2:46
  • Copié
Nicolas Beytout
En annonçant le détail des mesures contenues dans la réforme des retraites, le Premier ministre Édouard Philippe a fait basculer la CFDT dans le camp des opposants. Pour notre éditorialiste Nicolas Beytout, "c'est désormais l'épreuve de force". 

>> On en sait enfin un peu plus sur la réforme des retraites voulue par le gouvernement. Edouard Philippe a présenté mercredi les contours du projet, qui comprend notamment la mise en place d'un système par points, la fin des régimes spéciaux, et la mise en place d'un âge pivot, à 64 ans. Pour notre éditorialiste Nicolas Beytout, le Premier ministre a pris le risque, en annonçant cette mesure rejetée par les syndicats réformistes, de muscler l'opposition à la réforme. 

"Édouard Philippe espérait sans doute calmer les oppositions à sa réforme des retraites. Mais c'est raté. En détaillant mercredi les mesures prévues par le gouvernement, le Premier ministre a vu la CFDT basculer dans le camps des opposants. "La ligne rouge a été franchie, clairement franchie", a tonné Laurent Berger, patron du syndicat réformiste, ulcéré par la mise en place d'un "âge d'équilibre" à 64 ans.

Quand on regarde le détail des réformes, et les mots, les expressions dont Édouard Philippe a truffé son discours, il y avait pourtant de quoi satisfaire la CFDT. Il y avait de quoi la maintenir à l’écart des manifs et des grèves, ce qui aurait permis de décrocher dans la foulée l’UNSA, l’autre syndicat qui se montrait ouvert à la réforme. C’est raté, le front syndical, au lieu de se fissurer, va se renforcer.

Matignon pas étonné par la colère de Laurent Berger

Dans l’entourage du Premier ministre, on affirme qu’on n’a pas été étonné de cette réaction de Laurent Berger, mais qu’on n’a pas la clef pour décrypter son attitude. Est-ce un retour de flamme des conflits précédents sur les retraites, en particulier celle de 2003, une réforme que la CFDT avait soutenue, ce qui avait provoqué une hémorragie chez ses adhérents ? Où est-ce le caractère un peu ombrageux du leader de la CFDT, qui estime depuis le début du quinquennat qu’il n’est pas traité comme il le devrait ? Il y a sûrement un peu des deux…

Alors que les grèves continuent, c'est désormais l'épreuve de force. Le gouvernement a abattu son jeu, et même si Édouard Philippe psalmodie que sa porte reste ouverte, qu’il ne veut pas d’affrontement, le bras-de-fer s’installe. Avec une équation très simple. D’un côté les opposants à la réforme, toujours très déterminés, qui comptent sur une nouvelle démonstration de force mardi prochain pour faire fléchir le pouvoir. Et puis de l’autre, le gouvernement.

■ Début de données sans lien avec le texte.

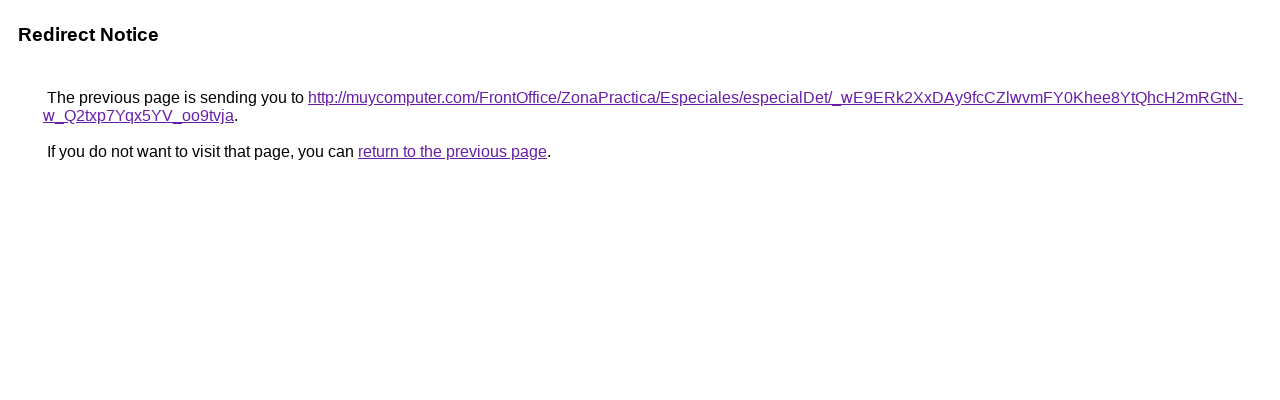

--- FILE ---
content_type: text/html; charset=UTF-8
request_url: http://www.google.es/url?sa=t&source=web&cd=3&ved=0CC4QFjAC&url=http%3A%2F%2Fmuycomputer.com%2FFrontOffice%2FZonaPractica%2FEspeciales%2FespecialDet%2F_wE9ERk2XxDAy9fcCZlwvmFY0Khee8YtQhcH2mRGtN-w_Q2txp7Yqx5YV_oo9tvja&rct=j&q=samsung_galaxy_tab_muycomputer&ei=i1DhTPnKIoK4hAfvvoH3DA&usg=AFQjCNEAIj3WlfM3crn1YyPiml_mLd_NYg&sig2=e_1Bj0uo0xk-FrHntvCHOA&cad=rja
body_size: 926
content:
<html lang="en"><head><meta http-equiv="Content-Type" content="text/html; charset=UTF-8"><title>Redirect Notice</title><style>body,div,a{font-family:Roboto,Arial,sans-serif}body{background-color:var(--xhUGwc);margin-top:3px}div{color:var(--YLNNHc)}a:link{color:#681da8}a:visited{color:#681da8}a:active{color:#ea4335}div.mymGo{border-top:1px solid var(--gS5jXb);border-bottom:1px solid var(--gS5jXb);background:var(--aYn2S);margin-top:1em;width:100%}div.aXgaGb{padding:0.5em 0;margin-left:10px}div.fTk7vd{margin-left:35px;margin-top:35px}</style></head><body><div class="mymGo"><div class="aXgaGb"><font style="font-size:larger"><b>Redirect Notice</b></font></div></div><div class="fTk7vd">&nbsp;The previous page is sending you to <a href="http://muycomputer.com/FrontOffice/ZonaPractica/Especiales/especialDet/_wE9ERk2XxDAy9fcCZlwvmFY0Khee8YtQhcH2mRGtN-w_Q2txp7Yqx5YV_oo9tvja">http://muycomputer.com/FrontOffice/ZonaPractica/Especiales/especialDet/_wE9ERk2XxDAy9fcCZlwvmFY0Khee8YtQhcH2mRGtN-w_Q2txp7Yqx5YV_oo9tvja</a>.<br><br>&nbsp;If you do not want to visit that page, you can <a href="#" id="tsuid_hDCBad_AOIasptQPkIubiAM_1">return to the previous page</a>.<script nonce="jc5I691dgwjH2yJ4iEix3w">(function(){var id='tsuid_hDCBad_AOIasptQPkIubiAM_1';(function(){document.getElementById(id).onclick=function(){window.history.back();return!1};}).call(this);})();(function(){var id='tsuid_hDCBad_AOIasptQPkIubiAM_1';var ct='originlink';var oi='unauthorizedredirect';(function(){document.getElementById(id).onmousedown=function(){var b=document&&document.referrer,a="encodeURIComponent"in window?encodeURIComponent:escape,c="";b&&(c=a(b));(new Image).src="/url?sa=T&url="+c+"&oi="+a(oi)+"&ct="+a(ct);return!1};}).call(this);})();</script><br><br><br></div></body></html>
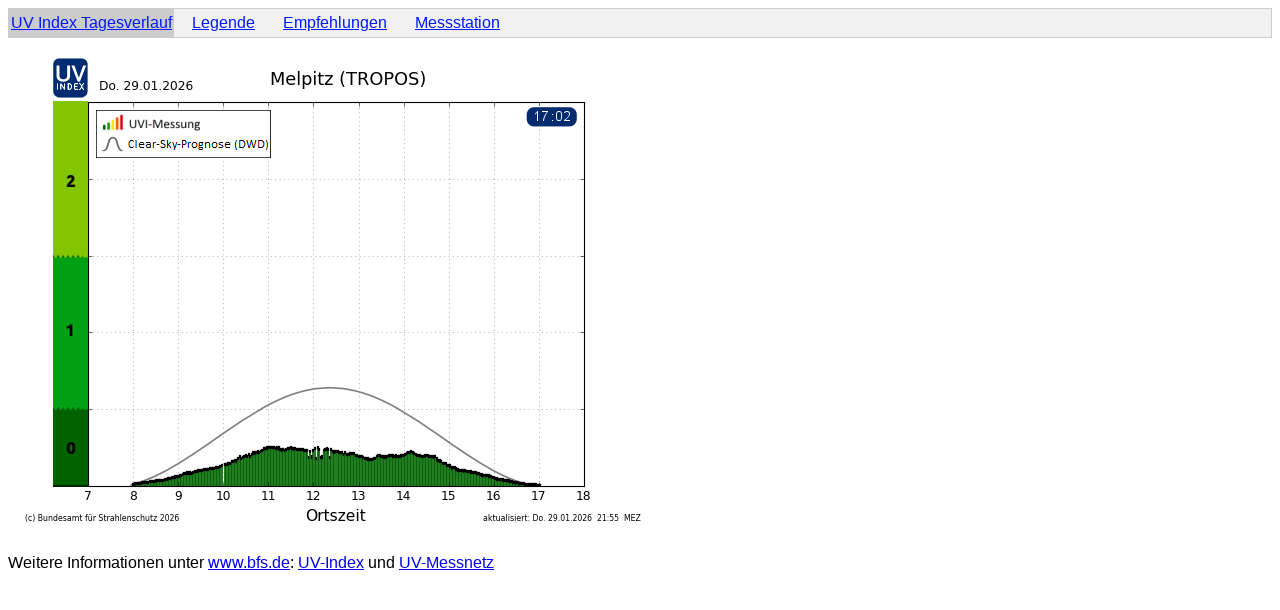

--- FILE ---
content_type: text/html; charset=UTF-8
request_url: https://www.imis.bfs.de/uvi/Tagesgrafiken/Legende/indexMP.html
body_size: 2805
content:
<!DOCTYPE html>
<html>
<head>
<meta name="viewport" content="width=device-width, initial-scale=1">
<style>
body {font-family: Arial;}

/* Style the tab */
.tab {
    overflow: hidden;
    border: 0.5px solid #ccc;
 /*   background-color: #0019ff */
	background-color: #f1f1f1; 
}

/* Style the buttons inside the tab */
.tab button {
    background-color: inherit;
    float: left;
    border: none;
    outline: none;
    cursor: pointer;
    padding: 5px 2px;
    transition: 0.3s;
    font-size: 16px;
	font-color: #0019ff
}

/* Change background color of buttons on hover */
.tab button:hover {
    background-color: #ddd;
}

/* Create an active/current tablink class */
.tab button.active {
    background-color: #ccc;
}

/* Style the tab content */
.tabcontent {
    display: none;
   padding: 0px 0px;
    border: 0px solid #ccc;
    border-top: none;
}

</style>
</head>
<body>


<div class="tab">
  <button class="tablinks active" onclick="openCity(event, 'Messwerte')" style="color:#0019ff";> <u>UV Index Tagesverlauf</u></button>
  <button class="tablinks" onclick="openCity(event, 'Messungen')"style="color:#0019ff">&nbsp; &nbsp; <u>Legende</u> &nbsp; &nbsp;</button>
  <button class="tablinks" onclick="openCity(event, 'Empfehlungen')"style="color:#0019ff"> &nbsp; <u>Empfehlungen</u> &nbsp; </button>
  <button class="tablinks" onclick="openCity(event, 'Messstation')"style="color:#0019ff"> &nbsp; &nbsp; <u>Messstation</u> &nbsp;</button>
    
</div>

<div id="Messwerte" class="tabcontent" style="max-width:640px; display:block"">
  
  <p><img src="https://uvi.bfs.de/Tagesgrafiken/EEr_Melpitz_today.png" alt="Messwerte Melpitz" width="100%" ></p>

</div>

<div id="Empfehlungen" class="tabcontent" style="max-width:640px;">
  <p><img src="https://uvi.bfs.de/Tagesgrafiken/Legende/Empfehlungen.png" width="100%"></p> 
</div>

<div id="Messstation" class="tabcontent" style="max-width:640px;">
  
  <p><img  src="https://uvi.bfs.de/Tagesgrafiken/Legende/StationMP.png" width="100%"></p>
   
</div>

<div id="Messungen" class="tabcontent" style="max-width:640px;">
    <p><img  src="https://uvi.bfs.de/Tagesgrafiken/Legende/Legende.png" width="100%"></p>
</div>


<script>
function openCity(evt, cityName) {
    var i, tabcontent, tablinks;
    tabcontent = document.getElementsByClassName("tabcontent");
    for (i = 0; i < tabcontent.length; i++) {
        tabcontent[i].style.display = "none";
    }
    tablinks = document.getElementsByClassName("tablinks");
    for (i = 0; i < tablinks.length; i++) {
        tablinks[i].className = tablinks[i].className.replace(" active", "");
    }
    document.getElementById(cityName).style.display = "block";
    evt.currentTarget.className += " active";
}
</script>
<p> Weitere Informationen unter <a href="https://www.bfs.de" target="_blank">www.bfs.de</a>: <a href="https://www.bfs.de/DE/themen/opt/uv/uv-index/einfuehrung/einfuehrung.html" target="_blank">UV-Index</a> und <a href="https://www.bfs.de/DE/themen/opt/uv/uv-index/uv-messnetz/uv-messnetz_node.html"target="_blank">UV-Messnetz</a> </p>     
</body>
</html>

Les grévistes vont-ils rester unis ? 

Pour le gouvernement, il ne reste pas grand-chose à part de l'espoir que l’opinion publique va se lasser de cette 'chienlit' comme disait le président De Gaulle. Pour cela, le gouvernement peut maintenant mettre en avant le minimum retraite à 1.000 € net, l’amélioration des retraites pour les mères de famille, la revalorisation du salaire des professeurs, pour tenter de convaincre les Français que, malgré l’âge pivot fixé à 64 ans, c’est une réforme gagnante pour beaucoup.

Et puis il peut aussi avoir l’espoir d’une division syndicale. Attention, pas entre syndicats, car le front est serré. Non, mais entre grévistes. Je pense à la SNCF, à la RATP, aux conducteurs de train de 35 ans, 36 ans, 40 ans, qui ne sont plus concernés par la réforme, qui pourront donc continuer à partir à la retraite à 52 ans. Est-ce qu’ils ne vont pas bientôt faire leurs comptes, regarder ce que la grève leur coûte en salaire, et se demander si le combat pour leurs jeunes camarades vaut aussi cher ? Syndicats unis, mais fractures entre syndicalistes, ce pourrait bien être la nouvelle frontière du conflit."